Federalismo: costi standard, sono davvero la soluzione a tutto?
In particolare il sindaco di Verona ha più volte riportato l’attenzione sull’enorme divario che caratterizza la spesa regionale tra Nord e Sud del Paese. “Al Sud si spende oltre il doppio rispetto al Nord, per produrre una sanità inefficiente e non all’altezza rispetto agli standard delle Regioni con i conti in regola”, ha evidenziato Tosi.
Basterà passare alla fase attuativa della Riforma del Titolo V per poter raddrizzare la situazione? O forse non si andrà ad aggravare ancor di più la condizione di chi, in quelle Regioni ‘inefficienti’, si vede costretto a pagare di più per avere un’erogazione di servizi sanitari non all’altezza?
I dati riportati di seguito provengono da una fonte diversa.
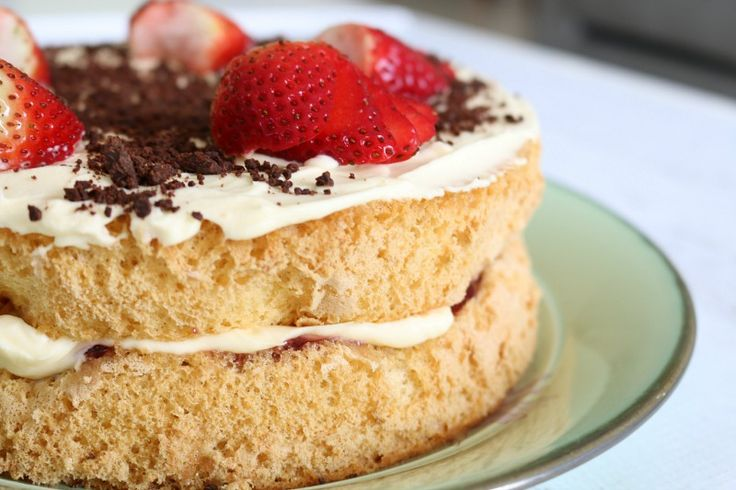 A deliciously light and fluffy Thermomix Sponge Cake filled with jam and cream.
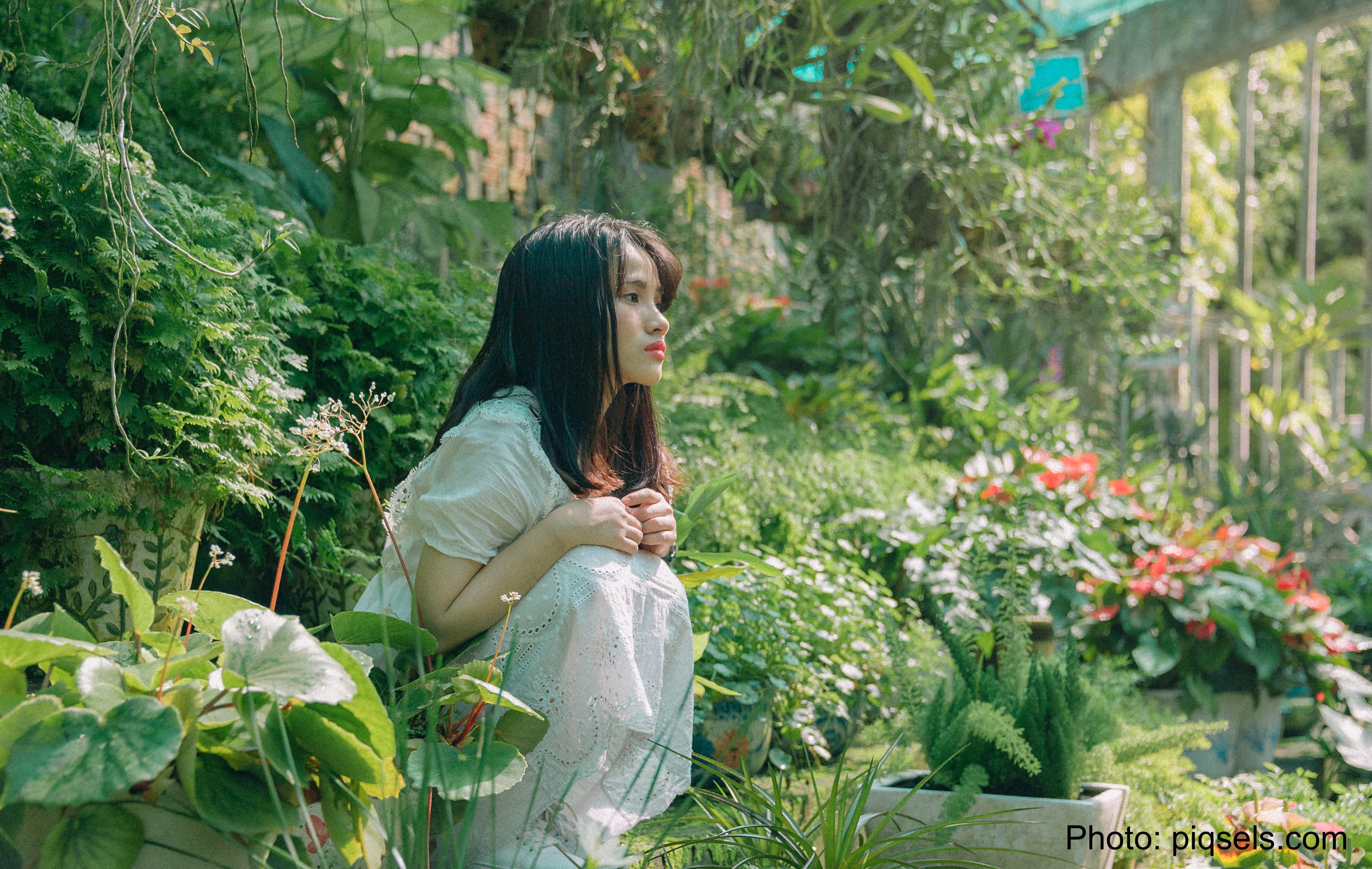 Pensive woman in flower garden.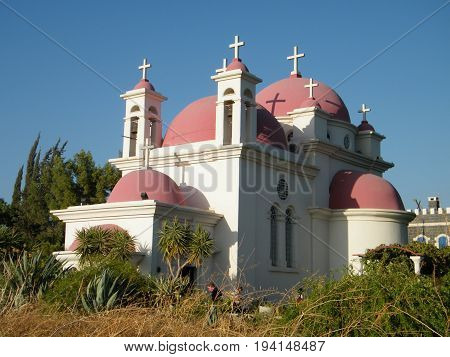 Kapernaum, Israel - October 23, 2010: View of Greek Orthodox Church of the Seven Apostles on the shores of Sea of Galilee in northern Israel.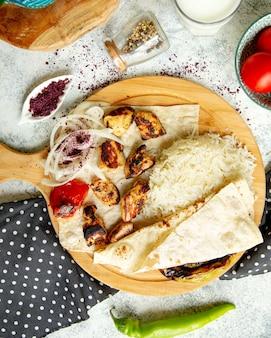 Bovenaanzicht van kip kebab geserveerd met rijst flatbread ui en sumak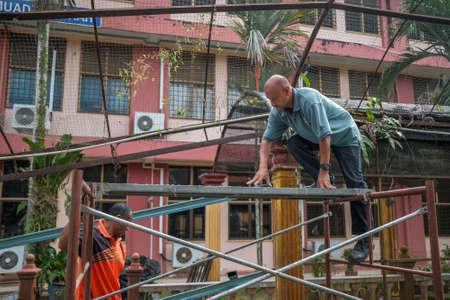 Muadzam Shah, Malaysia- July 7th, 2020: Two workers assembling scaffolding before start roof framework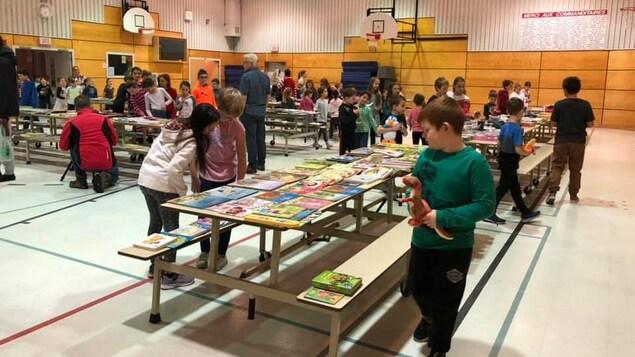 Des enfants accompagnés d'adultes à une kermesse de livres et jouets dans un gymnase scolaire.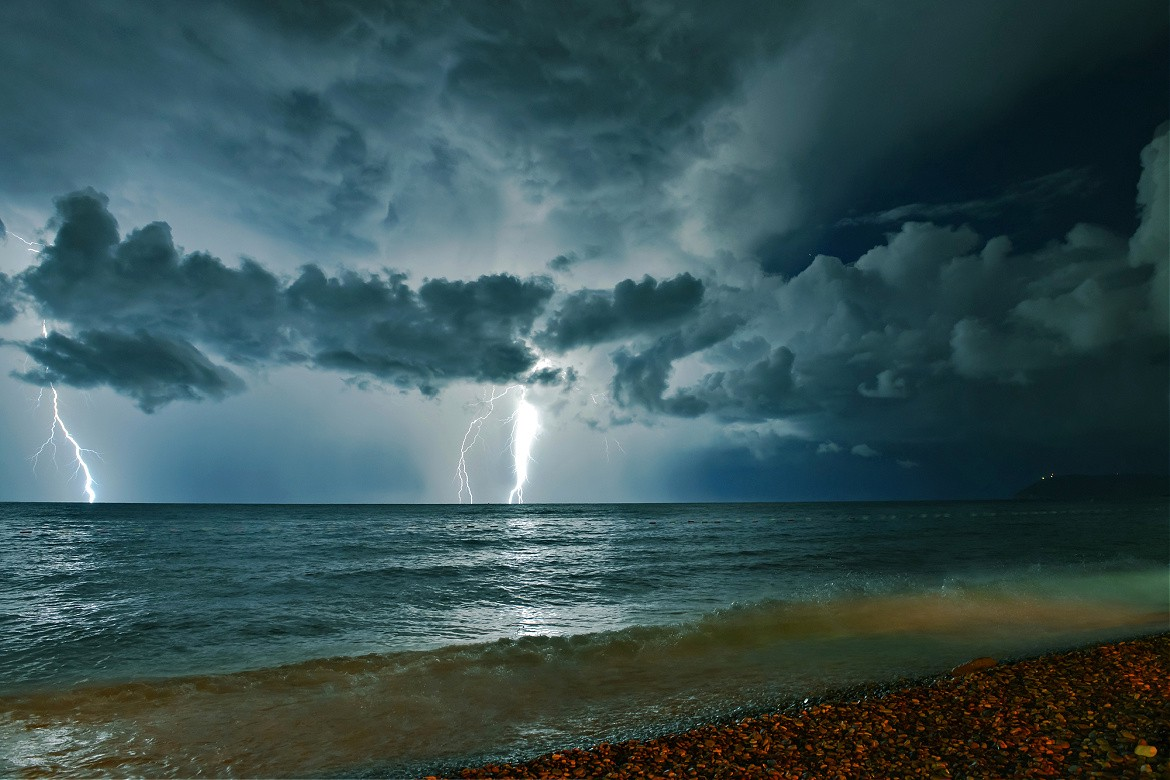 Lightening over the sea, through a dark and cloudy sky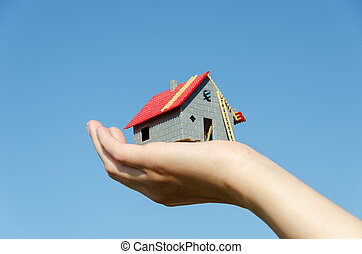 house in palm on blue sky house purchase concept - house...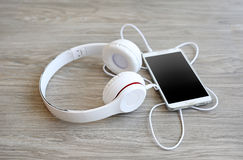 Headphones and smartphone on wooden Royalty Free Stock Photography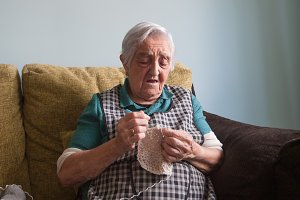 Elderly woman sewing at home.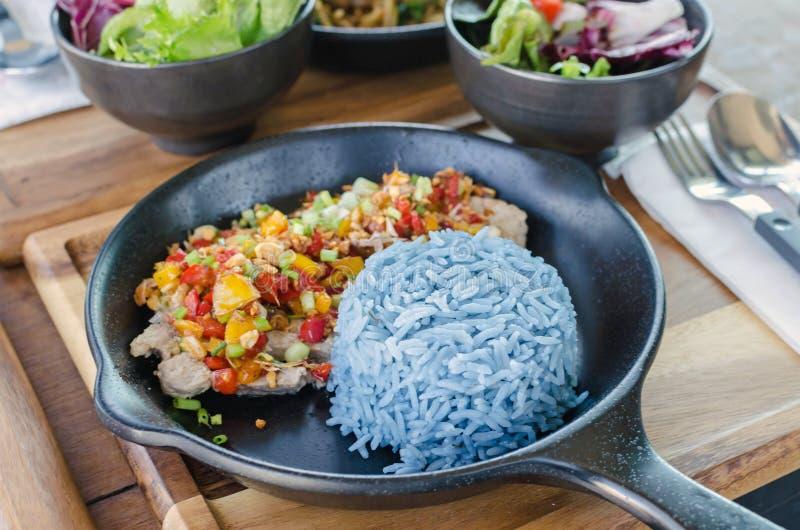 Comida sana, cerdo del ajo con el arroz azul, color azul hecho de b fotografía de archivo libre de regalías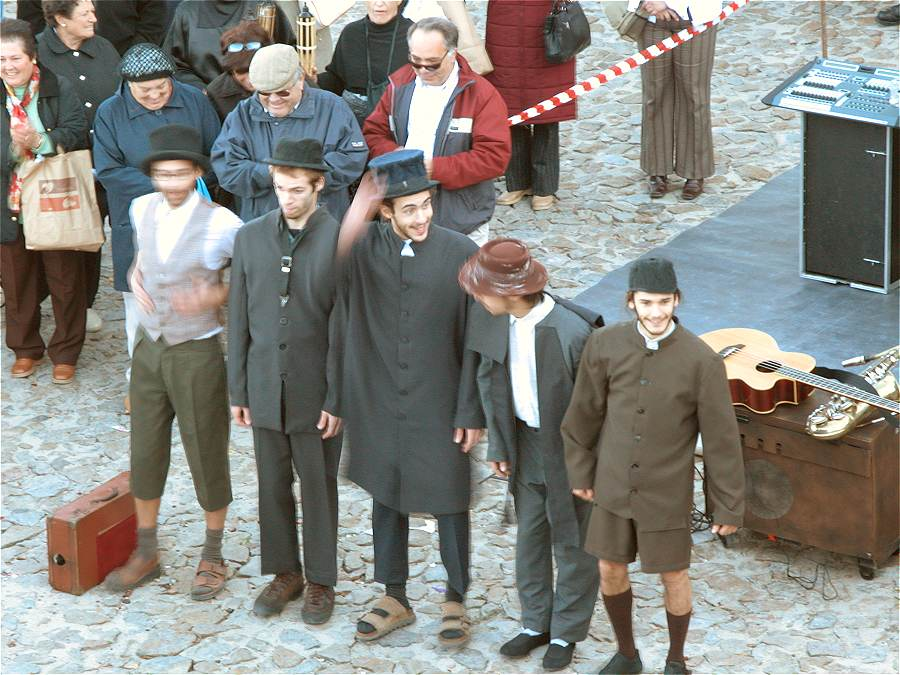Juggling street entertainers amongst a crowd at Marvao Chestnut Festival Portugal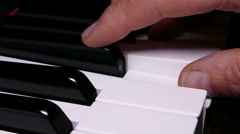 Piano keyboard, with hand playing. Stock Footage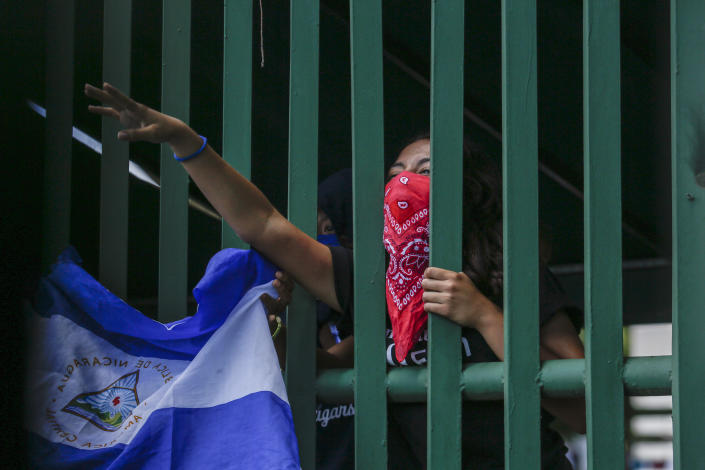 A masked student protests from behind the entrance gate of the Central American University (UCA) to demand the release of all political prisoners, on the last day of a 90-day period for releasing such prisoners as part of negotiations between the government and opposition, in Managua, Nicaragua, Tuesday, June 18, 2019. Nicaragua's government said Tuesday that it has released all prisoners detained in relation to 2018 anti-government protests, though the opposition maintains that more than 80 people it considers political prisoners are still in custody. (AP Photo/Alfredo Zuniga)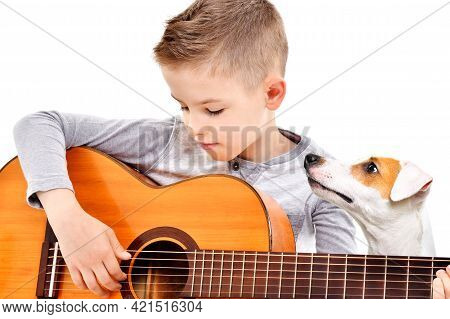 Portrait Of A Cute Boy Playing Acoustic Guitar With His Dog Jack Russell Terrier Isolated On White B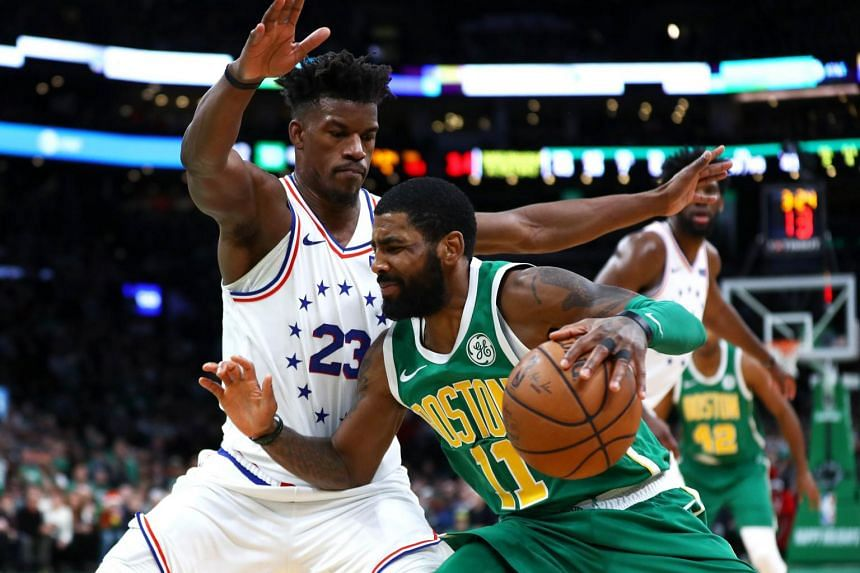 Boston Celtrics' Kyrie Irving (right) drives to the basket during the fourth quarter of the game on Dec 25, 2018.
Il sindaco Fontana ha ricordato che, grazie alla riforma federale, a pagare per gli sprechi sarà il “cattivo governatore spendaccione”. Essenziale, però, sarà il ruolo di controllo del Governo centrale. Perché, se è vero come ha sottolineato Tosi, che in Calabria si spendono molti più soldi, ad esempio, per forniture di siringhe e camici, si dovrebbe altresì ricordare che il settore sanitario e le Asl, in Calabria, hanno un alto tasso di infiltrazione mafiosa. Se non sussiste dunque la premessa di una presenza forte dello Stato, come si può pensare di risolvere la situazione andando a ritoccare quella che, di fatto, è solo la punta dell’iceberg?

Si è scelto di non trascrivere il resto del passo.